Chapitre 6 – Dja’de el Mughara

6.1 Présentation générale

Le site de Dja’dé el Mughara, découvert en 1989 lors d’une mission de prospection, est exploité depuis 1991 par une équipe de fouille dirigée par E. Coqueugniot (1998, 1999a, 1999b, 2000). Comme pour Jerf el Ahmar, ce programme avait été initié dans le cadre de la campagne internationale de sauvetage organisée à l’occasion de la construction du barrage de Tichrine. Une dizaine de campagnes de fouille a été menée au cours de cette période (1991 à 1993, 1995 à 1997, 1999 à 2003). A la suite de la mise en eau du barrage en automne 1999, le site s’est trouvé de justesse épargné par l’inondation grâce à sa position topographique favorable. Le changement du statut de ce programme et les découvertes archéologiques exceptionnelles survenues en automne 2000 ont amené à la poursuite de la fouille de certains secteurs stratigraphiques.
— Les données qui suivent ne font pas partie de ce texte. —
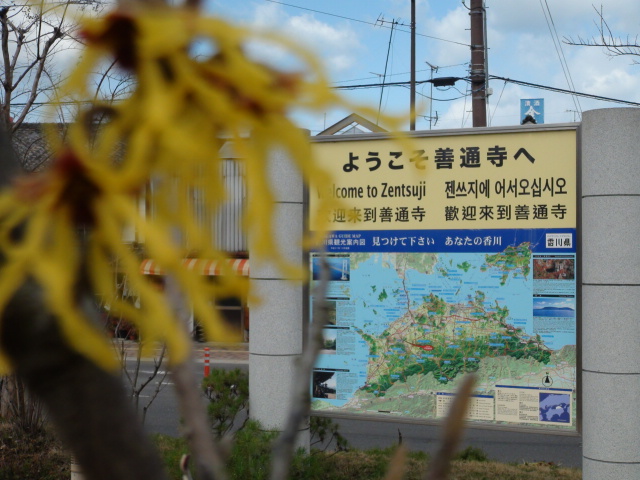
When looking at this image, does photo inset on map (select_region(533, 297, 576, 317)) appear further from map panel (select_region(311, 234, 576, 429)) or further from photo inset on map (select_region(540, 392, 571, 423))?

Le site est implanté sur la rive gauche de l’Euphrate (36°37’ N, 38°13’ E, cote supérieure à 330 mètres), au nord-est d’Alep, en amont du village de Qara Qosak et à environ 30 kilomètres de la frontière turque. Ce tell peu élevé, de 5 à 6 mètres de hauteur, est établi sur la moyenne terrasse quaternaire de l’Euphrate (Besançon et Sanlaville, 1984), qui constitue à cet endroit un promontoire formé de cailloutis et de galets de roches métamorphiques conglomérés (poudingue) provenant du massif taurique.

La majorité des dépôts archéologiques est attribuée au PPNB ancien, une période connue à Mureybet (phase IVA) et à Cheikh Hassan (niveaux supérieurs) pour la Syrie, et dans quelques sites d’Anatolie. Depuis la création du lac Assad en 1975, Dja’dé représente donc le seul site témoin de cette phase chrono-culturelle actuellement abordable en Syrie du Nord. Une dizaine de datations radiocarbones place les niveaux du PPNB ancien dans la deuxième moitié du 9e millénaire avant notre ère en dates calibrées. Le site semble avoir été abandonné durant le PPNB moyen et récent puis réoccupé au début du Néolithique à céramique (pré-Halaf), au cours de la première moitié du 6e millénaire, puis au Bronze ancien III/IV, durant la seconde moitié du 3e millénaire, pour l’installation d’une nécropole (Coqueugniot et al., 1998). Les découvertes faites lors de ces dernières années à quelques centaines de mètres de la zone de fouille ont également démontré que la localité était déjà fréquentée au PPNA.